- **BRANO**:
####

Accettò una proposta della Juve e a malincuore lasciò il Genoa per poi anni dopo ritornare.
Quando seppi che era ricoverato al Niguarda presi il primo treno e quella indimenticabile volta, scesi senza cambiare
per Genova.
Quel reparto , lo ricordo nitidamente, sembrava l'Inferno di Dante.
C'era di tutto , anche un cinese che mi dissero di aver subito un trapianto di cervello.
Lo ricordo fasciato abbondantemente al capo, dal cui volto si intravedevano chiaramente i suoi occhi a mandorla.
Vidi Davide nel suo lettino, finalmente senza i suoi inseparabili occhiali nella sua Milano.
Promisi e pregai Iddio che se il suo trapianto fosse andato bene avrei chiamato il mio figlio maschio come lui.
E così fu.
Ritornò al Genoa ma non era più lo stesso di prima, faceva fatica a camminare e la promessa di venire a trovarmi a Venezia riuscì a mantenerla solo tanti anni dopo e con enorme difficoltà e un sacrificio ammirevole.
"Ma qui le barriere architettoniche sono un optional !", mi disse quando lo vidi arrivare in stampelle all'imbarcadero di Santa Lucia pochi passi da Lista di Spagna dove c'era il mio di hotel.

####

[Voci salvate]
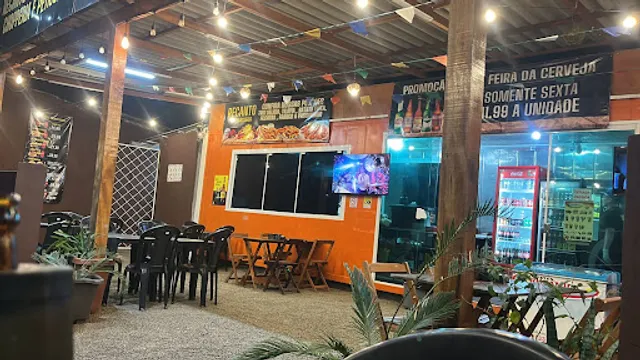 Recanto Hamburgueria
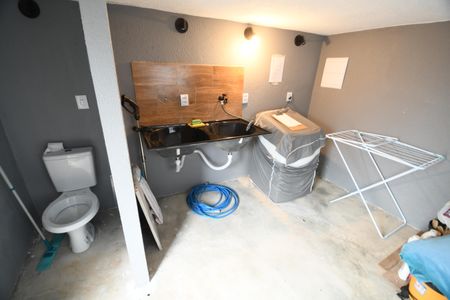 Studio para alugar com 18m², 1 quarto e 1 vagaLavanderia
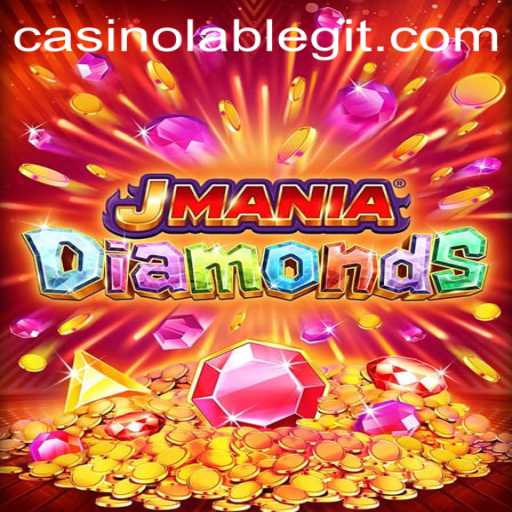 Exploring JManiaDiamonds: The Fusion of Thrills and Strategy at CasinoLab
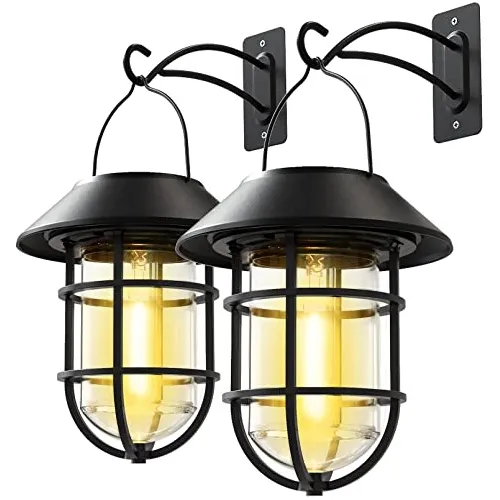 comprar Lámpara Solar Farol Solar Para Colgar Al Aire Libre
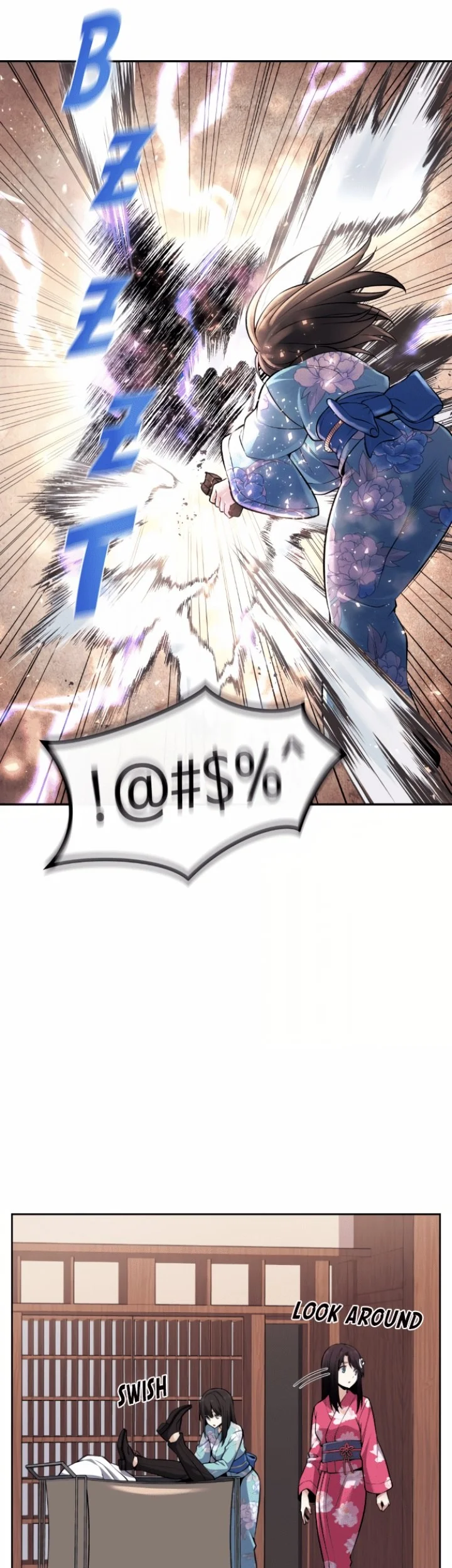 Webtoon Character Na Kang Lim Chapter 91 Gambar 34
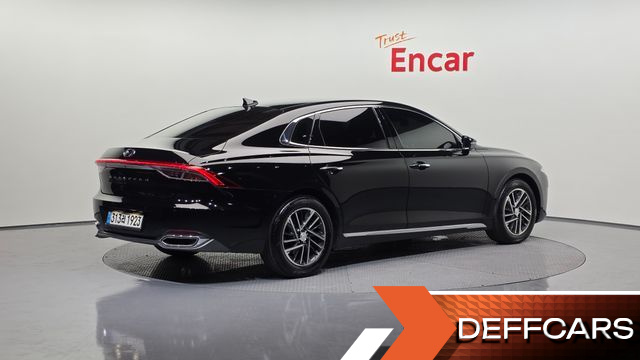 Hyundai GRANDEUR 2.5 Premium Choice купить на сайте DeffCars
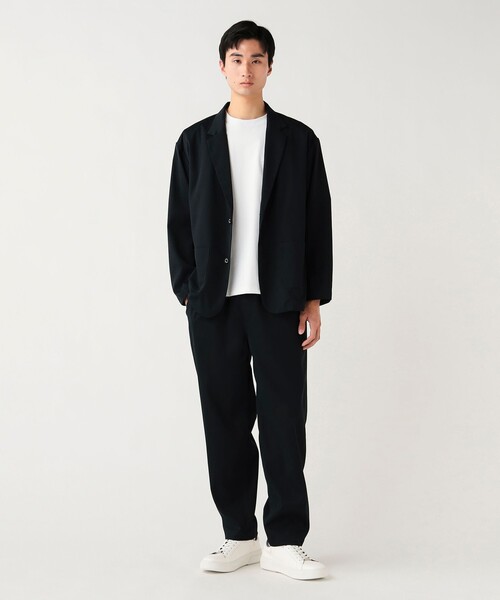 極美品！BEAMS HEART　スーツセットアップ　M ダークネイビー BEAMS HEARTのおすすめ3ピース｜BEAMS HEART（ビームス ハート）｜BEAMS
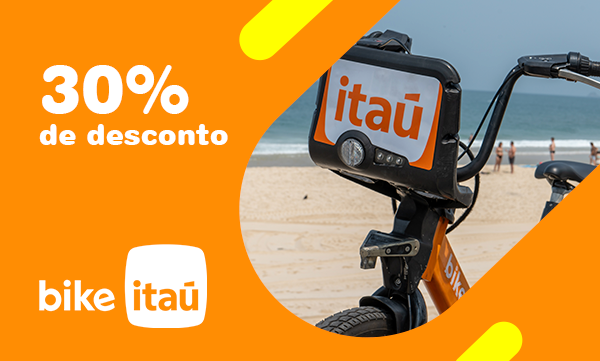 Bike Itaú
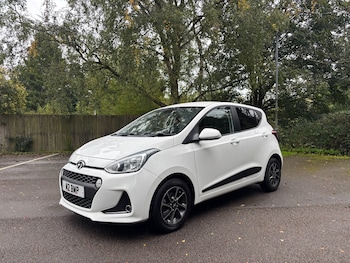 Used Hyundai i10 2018 for sale - 76156846: Photo 4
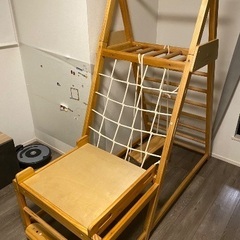 子供用大型遊具の画像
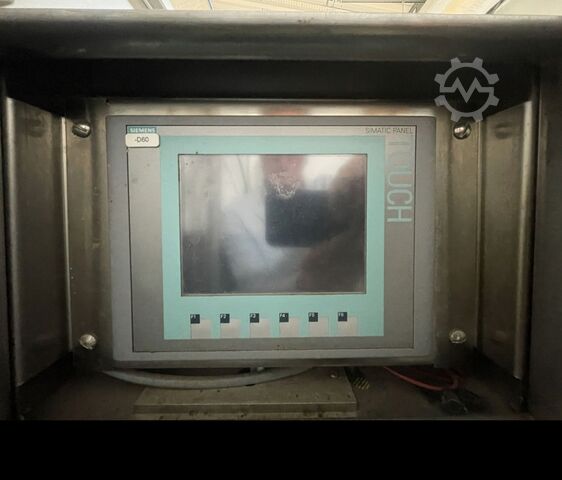 Двухвальный лопастной смеситель как новый. Seydelmann MR1300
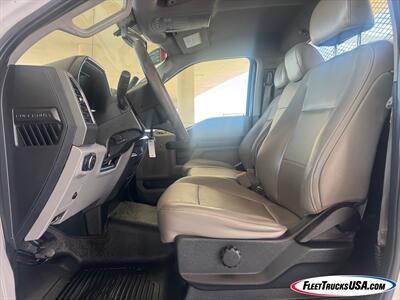 2019 Ford F-250 4WD - FOUR WHEEL DRIVE Super Duty w/  Harbor Utility Service - Photo 30 - Las Vegas, NV 89103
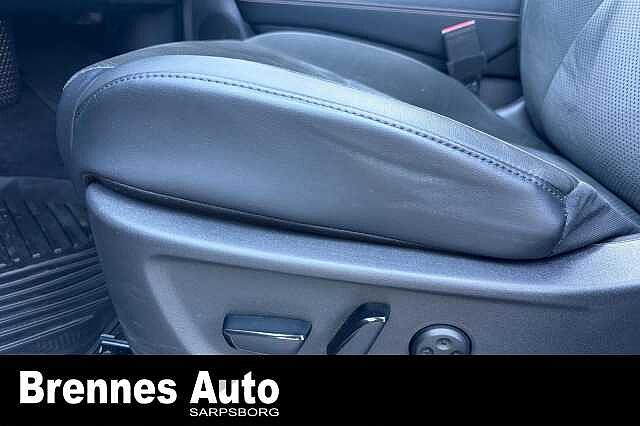 Nissan ARIYA /Panorama/Ventilerte seter/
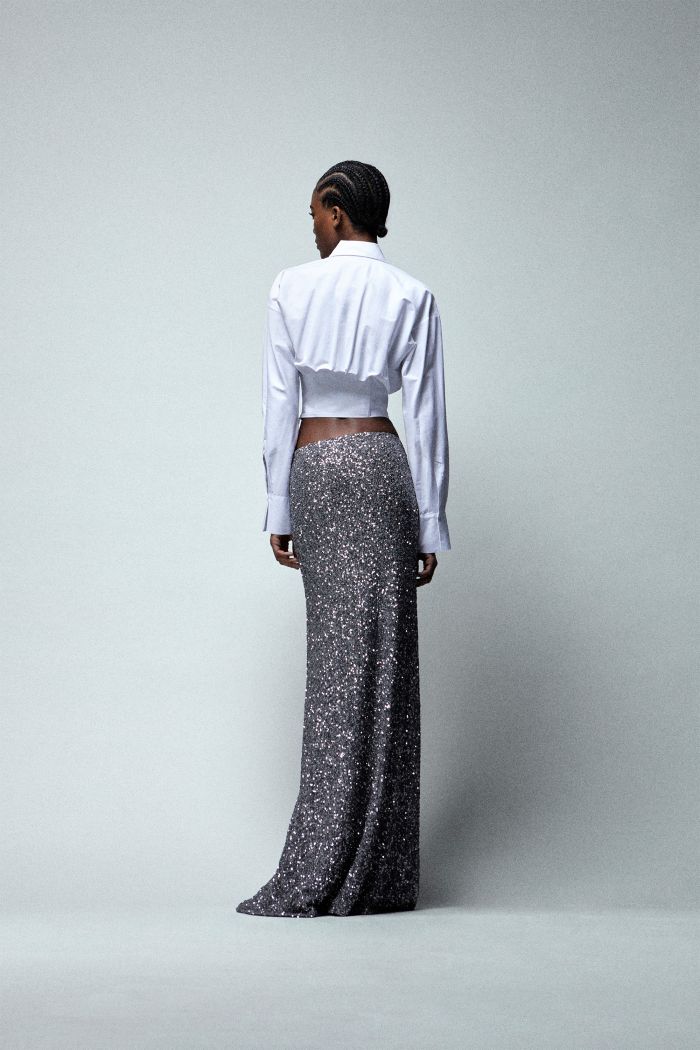 LONG SKIRT LUX - Aniye By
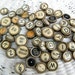 Typewriter Keys / Assemblage and Jewelry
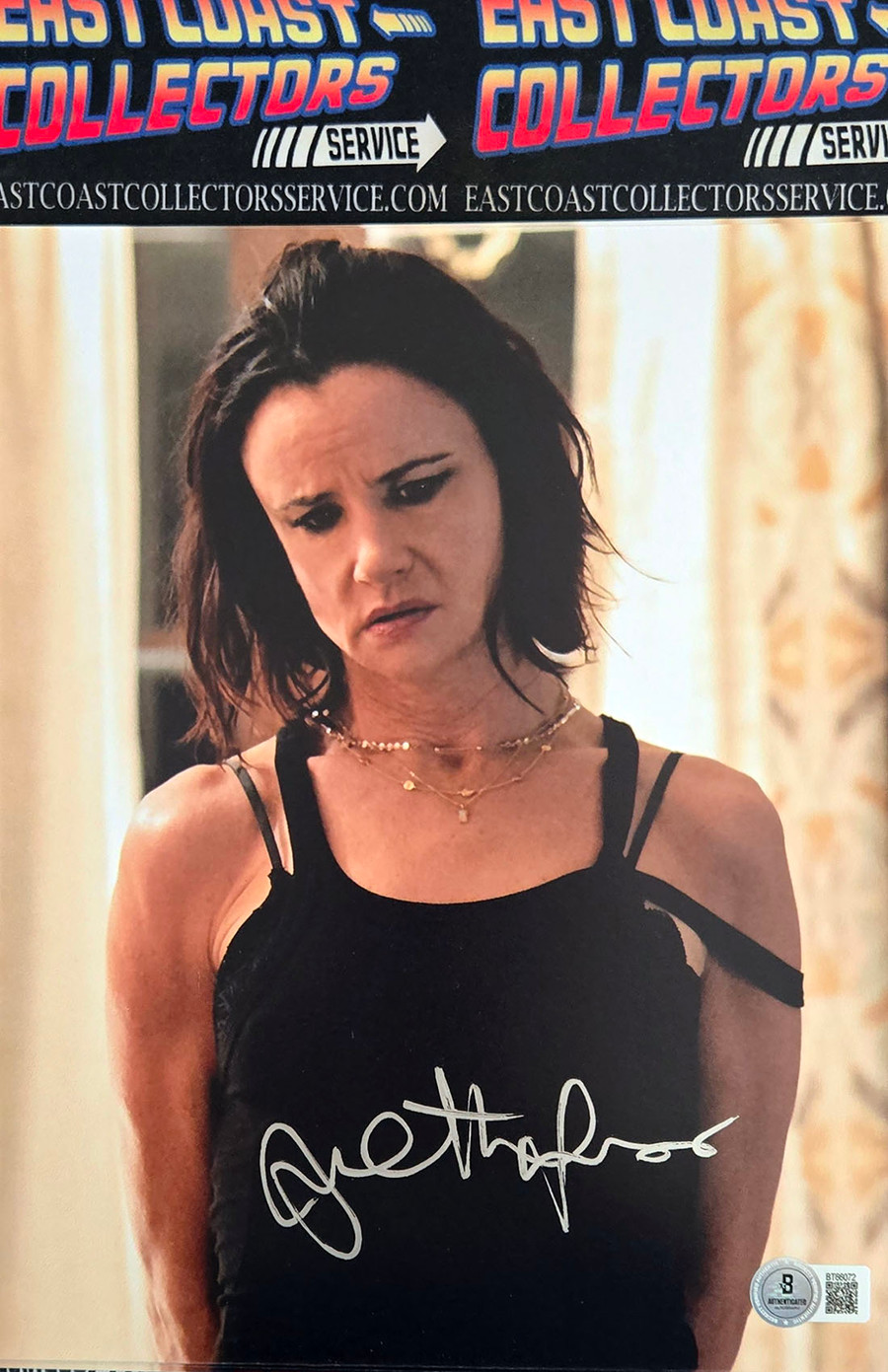 Juliette Lewis Autographed Photo 22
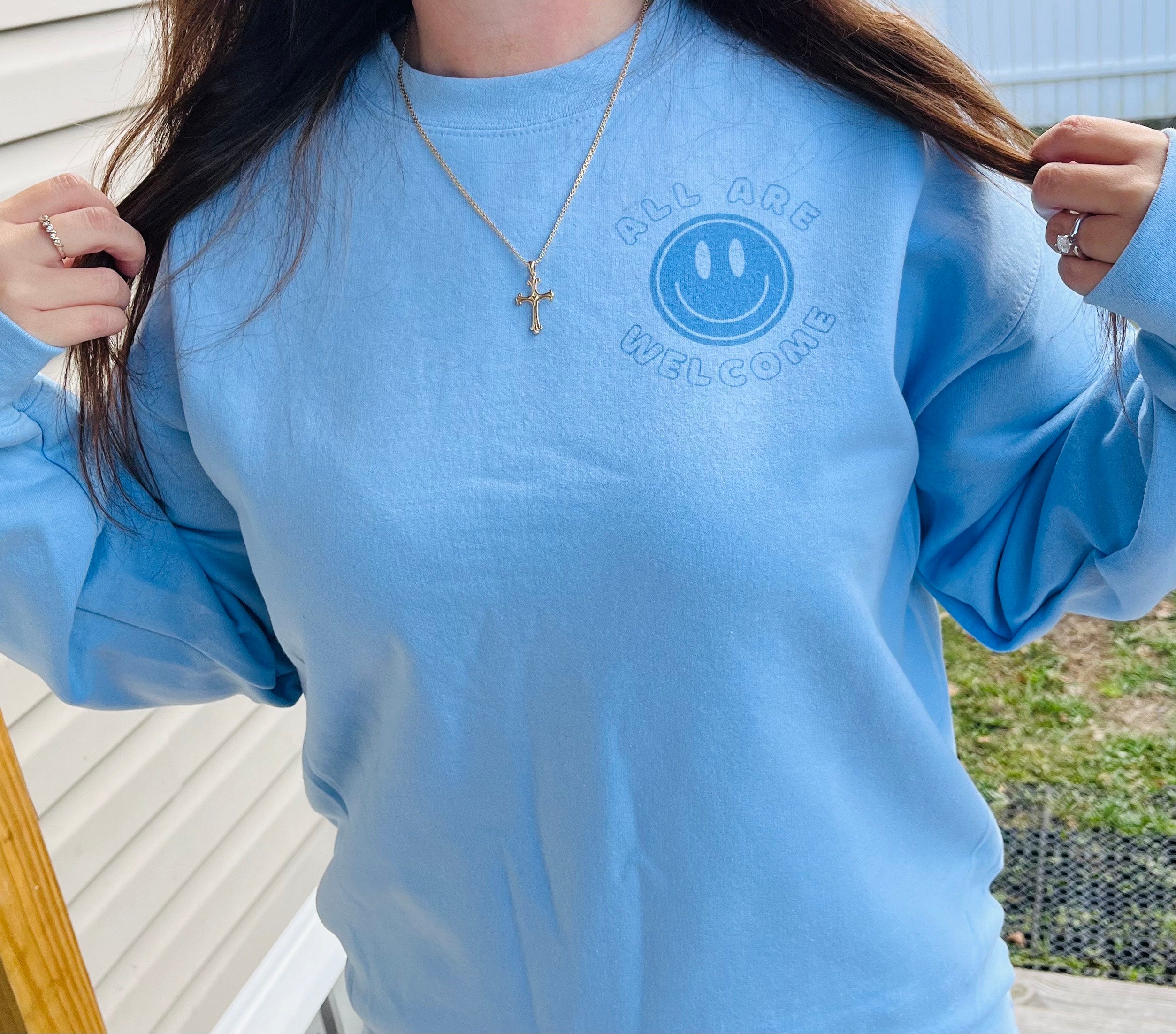 God's House Sweatshirt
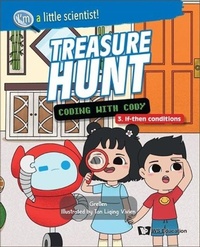 Enlarge image Cover: Treasure Hunt: Coding With Cody - World Scientific Publishing Co Pte Ltd
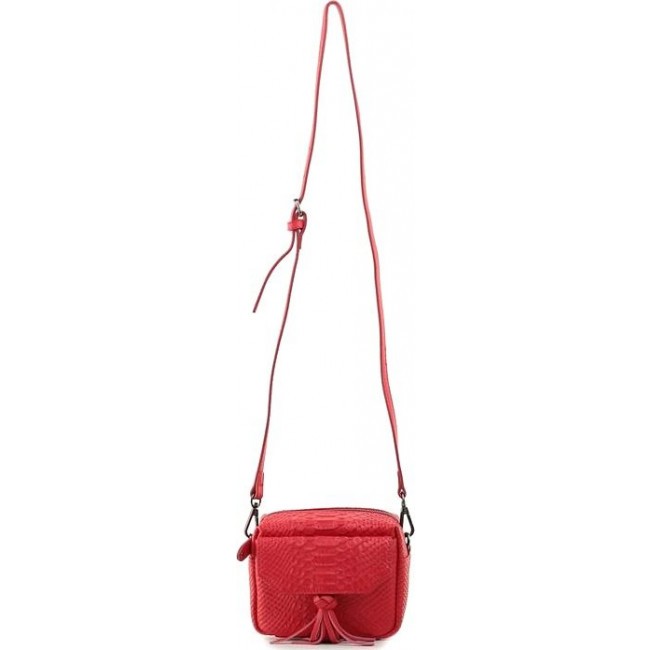 Женская сумка Fiato 70254 Красный - фото №1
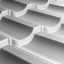 Металлочерепица Arcelor Mittal Модерн Полиэстер 0,5 мм Польша Киев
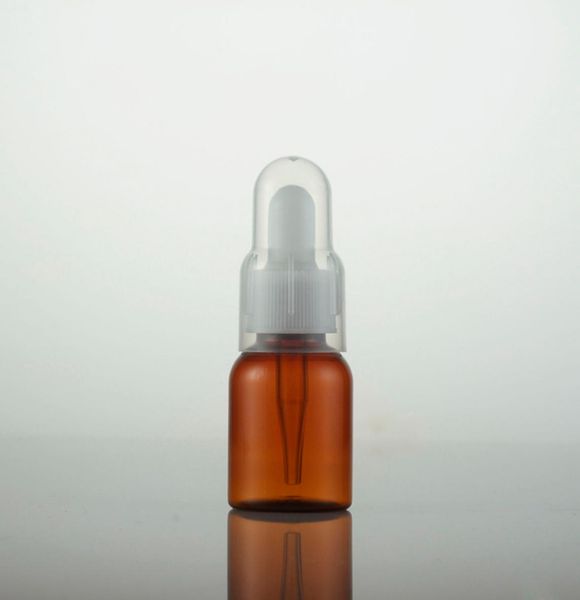 

100pcs lot 25 ml plastic oil bottles pet perfume bottle dropper empty cosmetic containers4397807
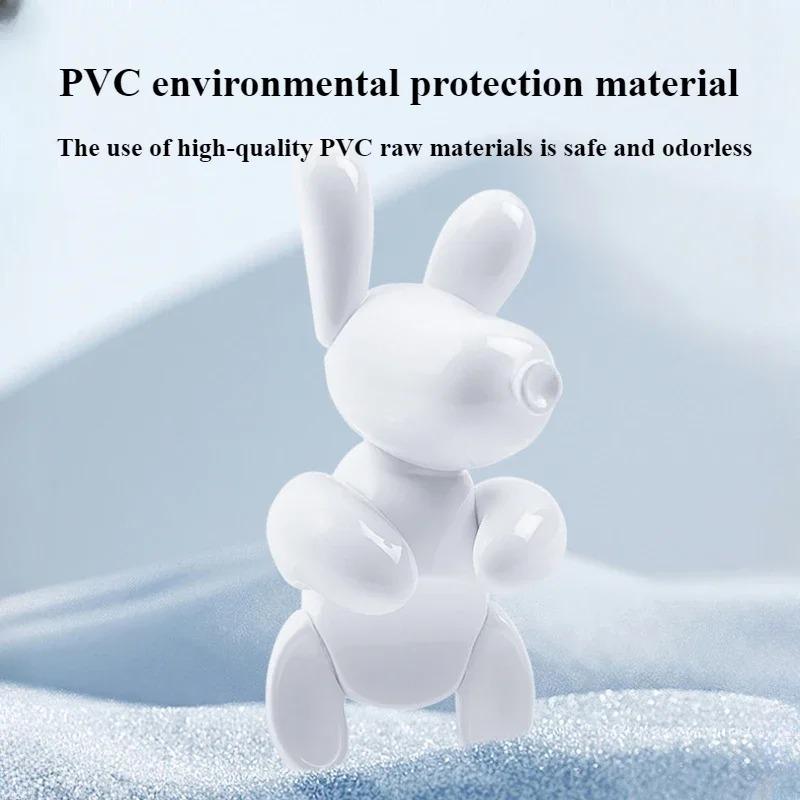 Car Style Decorative for Tesla Model Y Launch Model 3 Highland Central Screen Mini Puppy Dog Ornaments Car Interior Accessories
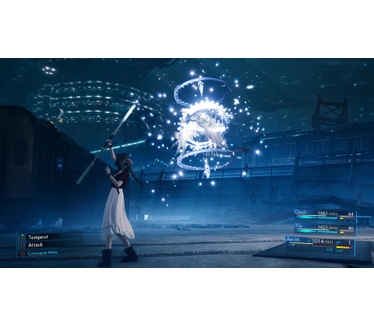 Final Fantasy VII Remake - Deluxe Edition, PS4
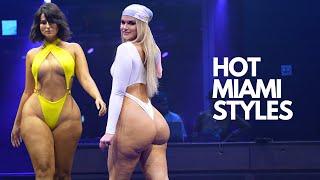 Hot Miami Styles Fashion Show 4k   2023 Full Show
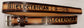 Embossed Leather Belt 1 1/2" Electrician 2 Tone Color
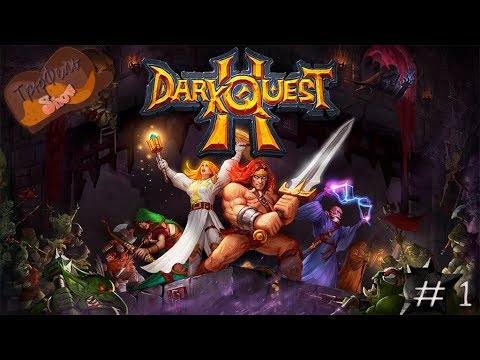 Видео: Dark Quest 2 || НАЧАЛО!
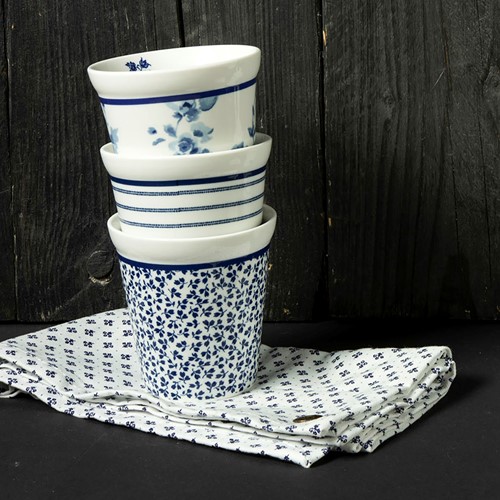 Laura Ashley Beker Zonder Oor Candy Stripe 27 cl.-2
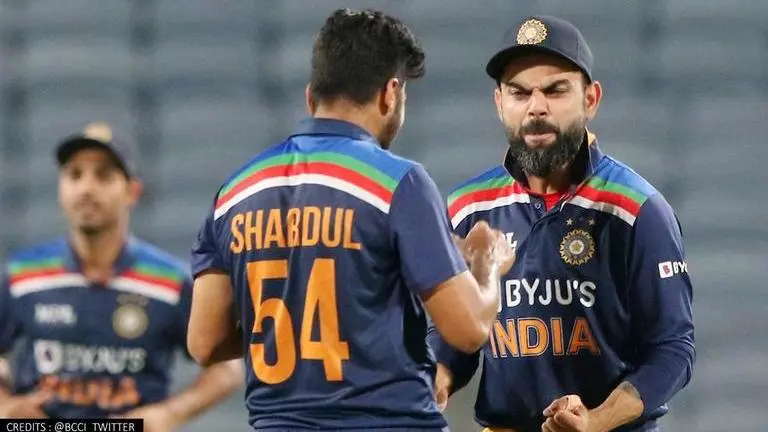 Skipper Virat Kohli terms India's 66-run win against England as 'one of their sweetest' Virat Kohli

####

- **ESERCIZI DA SVOLGERE**:
[1] Nel racconto su Davide, in quale punto di Venezia lo si vede arrivare in stampelle?
[2] Prosegui il racconto su Davide dopo l'ultima frase del brano.

- **RISPOSTE PER PUNTO**:
[1] All'imbarcadero di Santa Lucia, a pochi passi da Lista di Spagna.

[2]
Riuscì nell'unica volta a pagargli la stanza , la 231 ricordo ancora il numero, con vista sul Canal Grande, per lui e la sua compagna.
Anche il suo matrimonio finì male.
Andammo non so come a Marghera in Pizzeria dal mio Amico Alfonso, Salernitano e Genoano, ma il giorno della sua partenza mi stupì ancora , compreso i miei colleghi e tutto il personale dell'albergo:
Grandi buste bianche con in bella evidenza la scritta Genoa 1893, piene di gagliardetti, sciarpe, guanti, qualche maglietta di allenamento, un paio di tute che lasciò in reception per distribuire al "solo personale dell'hotel", mi sussurrò quando imboccò l'uscita.
Non volle nemmeno il taxi acqueo e si che ne aveva bisogno.
A me un giubbotto ufficiale del Genoa con lo sponsor Costa che conservo ancora gelosamente.
Vennero i giorni difficili compreso quello più triste.
Avevo difficoltà ad andare a Genova quasi sempre e lui non stava bene.
Peggiorava.
Venne quel giorno che rappresenta anche uno dei pochi giorni in cui mi sono pentito amaramente e non mi perdonerò mai e poi mai.
Ci lasciò un 7 Giugno di qualche anno fa, quale non lo voglio ne cercare ne ricordare.
Lo stesso giorno era anche il compleanno di mia figlia:
Indeciso fino all'ultimo se andare a salutarlo per l'ultima volta o festeggiare, per modo di dire il compleanno di Ilaria, imperdonabilmente decisi di non rendergli omaggio e non c'è giorno che non me ne penta amaramente.
Avrei preferito aver commesso il peggior reato, ma non essere andato al suo funerale, dove c'erano tutti quelli che gli hanno voluto bene, è stato delittuoso e ingiustificabile.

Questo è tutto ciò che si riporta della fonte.